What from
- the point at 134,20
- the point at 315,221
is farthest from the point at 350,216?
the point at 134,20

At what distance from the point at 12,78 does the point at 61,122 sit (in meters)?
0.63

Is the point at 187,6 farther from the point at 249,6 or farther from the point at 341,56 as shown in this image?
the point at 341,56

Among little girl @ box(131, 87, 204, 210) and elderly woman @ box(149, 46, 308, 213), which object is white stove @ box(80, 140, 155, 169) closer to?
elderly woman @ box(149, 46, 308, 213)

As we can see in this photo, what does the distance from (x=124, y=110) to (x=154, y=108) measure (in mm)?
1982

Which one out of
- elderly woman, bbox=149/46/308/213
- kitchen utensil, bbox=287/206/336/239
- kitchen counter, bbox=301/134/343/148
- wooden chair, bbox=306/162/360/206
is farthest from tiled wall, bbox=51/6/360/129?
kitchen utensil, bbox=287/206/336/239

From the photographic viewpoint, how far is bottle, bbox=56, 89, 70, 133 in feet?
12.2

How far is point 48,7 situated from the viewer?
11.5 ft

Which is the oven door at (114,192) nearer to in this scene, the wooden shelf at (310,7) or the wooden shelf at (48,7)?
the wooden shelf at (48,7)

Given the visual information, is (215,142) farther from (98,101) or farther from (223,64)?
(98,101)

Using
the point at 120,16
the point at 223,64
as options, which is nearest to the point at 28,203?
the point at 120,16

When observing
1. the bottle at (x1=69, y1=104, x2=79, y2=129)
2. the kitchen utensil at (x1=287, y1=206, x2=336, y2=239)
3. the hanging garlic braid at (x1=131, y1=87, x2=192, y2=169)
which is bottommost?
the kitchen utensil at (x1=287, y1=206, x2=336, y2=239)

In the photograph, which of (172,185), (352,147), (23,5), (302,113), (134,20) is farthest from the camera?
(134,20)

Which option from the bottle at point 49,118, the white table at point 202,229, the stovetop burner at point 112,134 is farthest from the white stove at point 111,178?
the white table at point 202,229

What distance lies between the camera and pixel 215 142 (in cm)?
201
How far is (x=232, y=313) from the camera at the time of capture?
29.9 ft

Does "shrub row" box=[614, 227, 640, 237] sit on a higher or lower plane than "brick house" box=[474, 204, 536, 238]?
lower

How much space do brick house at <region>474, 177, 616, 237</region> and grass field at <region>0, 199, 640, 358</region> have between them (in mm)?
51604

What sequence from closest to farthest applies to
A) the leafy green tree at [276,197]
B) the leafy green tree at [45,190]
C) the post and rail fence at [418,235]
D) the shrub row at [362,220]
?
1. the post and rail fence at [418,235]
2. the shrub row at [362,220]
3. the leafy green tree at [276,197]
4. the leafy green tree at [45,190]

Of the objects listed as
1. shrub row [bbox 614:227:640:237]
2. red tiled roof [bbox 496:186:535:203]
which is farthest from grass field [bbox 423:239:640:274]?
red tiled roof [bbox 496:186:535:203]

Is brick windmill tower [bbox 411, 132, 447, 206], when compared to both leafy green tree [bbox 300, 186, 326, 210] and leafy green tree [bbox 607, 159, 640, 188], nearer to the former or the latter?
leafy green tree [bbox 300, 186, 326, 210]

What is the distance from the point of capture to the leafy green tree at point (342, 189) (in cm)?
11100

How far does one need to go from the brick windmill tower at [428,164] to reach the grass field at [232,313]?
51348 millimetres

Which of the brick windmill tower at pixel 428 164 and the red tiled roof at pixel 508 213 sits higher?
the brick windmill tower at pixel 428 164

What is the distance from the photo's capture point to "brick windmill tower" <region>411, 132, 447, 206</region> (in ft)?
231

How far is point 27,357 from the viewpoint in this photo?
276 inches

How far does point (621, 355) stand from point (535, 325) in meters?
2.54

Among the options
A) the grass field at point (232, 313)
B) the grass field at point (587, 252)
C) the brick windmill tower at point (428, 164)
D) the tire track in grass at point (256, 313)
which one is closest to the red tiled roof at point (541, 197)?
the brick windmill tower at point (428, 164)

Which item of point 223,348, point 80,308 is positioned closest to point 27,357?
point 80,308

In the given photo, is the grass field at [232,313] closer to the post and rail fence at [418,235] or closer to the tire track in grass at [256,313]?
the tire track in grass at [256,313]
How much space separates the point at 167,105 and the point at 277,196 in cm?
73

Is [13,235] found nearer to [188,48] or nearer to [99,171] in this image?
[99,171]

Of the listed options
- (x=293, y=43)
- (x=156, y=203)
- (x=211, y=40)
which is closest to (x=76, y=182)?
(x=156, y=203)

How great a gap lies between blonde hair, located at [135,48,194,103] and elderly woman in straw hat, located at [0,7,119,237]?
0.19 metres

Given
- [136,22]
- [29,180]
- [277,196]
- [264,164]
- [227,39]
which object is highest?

== Aim of the task ==
Please reproduce all of the material above word for word, keeping every line and its order unchanged.

== Task response ==
What from
- the point at 134,20
- the point at 315,221
is farthest from the point at 350,216?
the point at 134,20

At what distance from the point at 12,78 does the point at 61,122 sit (in meters)?
0.63

Is the point at 187,6 farther from the point at 249,6 or farther from the point at 341,56 as shown in this image?
the point at 341,56

Among little girl @ box(131, 87, 204, 210) and elderly woman @ box(149, 46, 308, 213), which object is white stove @ box(80, 140, 155, 169) closer to?
elderly woman @ box(149, 46, 308, 213)

As we can see in this photo, what does the distance from (x=124, y=110) to (x=154, y=108) measure (in mm)?
1982

Which one out of
- elderly woman, bbox=149/46/308/213
- kitchen utensil, bbox=287/206/336/239
- kitchen counter, bbox=301/134/343/148
- wooden chair, bbox=306/162/360/206
is farthest from tiled wall, bbox=51/6/360/129?
kitchen utensil, bbox=287/206/336/239

From the photographic viewpoint, how far is bottle, bbox=56, 89, 70, 133 in feet?
12.2

How far is point 48,7 situated from the viewer?
11.5 ft

Which is the oven door at (114,192) nearer to in this scene, the wooden shelf at (310,7) or the wooden shelf at (48,7)?
the wooden shelf at (48,7)

Given the visual information, is (215,142) farther from (98,101) or farther from (223,64)?
(98,101)

Using
the point at 120,16
the point at 223,64
as options, which is nearest to the point at 28,203?
the point at 120,16

When observing
1. the bottle at (x1=69, y1=104, x2=79, y2=129)
2. the kitchen utensil at (x1=287, y1=206, x2=336, y2=239)
3. the hanging garlic braid at (x1=131, y1=87, x2=192, y2=169)
which is bottommost?
the kitchen utensil at (x1=287, y1=206, x2=336, y2=239)

In the photograph, which of (172,185), (352,147), (23,5), (302,113), (134,20) is farthest from the camera?
(134,20)

Which option from the bottle at point 49,118, the white table at point 202,229, the stovetop burner at point 112,134 is farthest from the white stove at point 111,178?
the white table at point 202,229

What distance lies between the camera and pixel 215 142 (in cm)?
201
How far is (x=232, y=313) from the camera at the time of capture?
29.9 ft

Does "shrub row" box=[614, 227, 640, 237] sit on a higher or lower plane than "brick house" box=[474, 204, 536, 238]?
lower

How much space do brick house at <region>474, 177, 616, 237</region> and grass field at <region>0, 199, 640, 358</region> have between them (in mm)?
51604

What sequence from closest to farthest applies to
A) the leafy green tree at [276,197]
B) the leafy green tree at [45,190]
C) the post and rail fence at [418,235]
D) the shrub row at [362,220]
?
1. the post and rail fence at [418,235]
2. the shrub row at [362,220]
3. the leafy green tree at [276,197]
4. the leafy green tree at [45,190]

Of the objects listed as
1. shrub row [bbox 614:227:640:237]
2. red tiled roof [bbox 496:186:535:203]
which is farthest from grass field [bbox 423:239:640:274]?
red tiled roof [bbox 496:186:535:203]

Is brick windmill tower [bbox 411, 132, 447, 206], when compared to both leafy green tree [bbox 300, 186, 326, 210] and leafy green tree [bbox 607, 159, 640, 188], nearer to the former or the latter?
leafy green tree [bbox 300, 186, 326, 210]

What is the distance from the point of capture to the leafy green tree at point (342, 189) (in cm)?
11100

How far does one need to go from the brick windmill tower at [428,164] to reach the grass field at [232,313]?
51348 millimetres

Which of the brick windmill tower at pixel 428 164 and the red tiled roof at pixel 508 213 sits higher?
the brick windmill tower at pixel 428 164

What is the distance from the photo's capture point to "brick windmill tower" <region>411, 132, 447, 206</region> (in ft)?
231

How far is point 27,357 from the viewpoint in this photo?
276 inches

How far does point (621, 355) stand from point (535, 325) in meters?
2.54

Among the options
A) the grass field at point (232, 313)
B) the grass field at point (587, 252)
C) the brick windmill tower at point (428, 164)
D) the tire track in grass at point (256, 313)
which one is closest to the red tiled roof at point (541, 197)?
the brick windmill tower at point (428, 164)

Which item of point 223,348, point 80,308 is positioned closest to point 27,357?
point 80,308

In the given photo, is the grass field at [232,313] closer to the post and rail fence at [418,235] or closer to the tire track in grass at [256,313]?
the tire track in grass at [256,313]
How much space separates the point at 167,105 and the point at 277,196 in cm?
73

Is [13,235] found nearer to [188,48] or nearer to [99,171] in this image?
[99,171]

Of the listed options
- (x=293, y=43)
- (x=156, y=203)
- (x=211, y=40)
which is closest to (x=76, y=182)?
(x=156, y=203)

How great a gap lies between blonde hair, located at [135,48,194,103] and elderly woman in straw hat, located at [0,7,119,237]?
0.19 metres

Given
- [136,22]
- [29,180]
- [277,196]
- [264,164]
- [227,39]
which object is highest?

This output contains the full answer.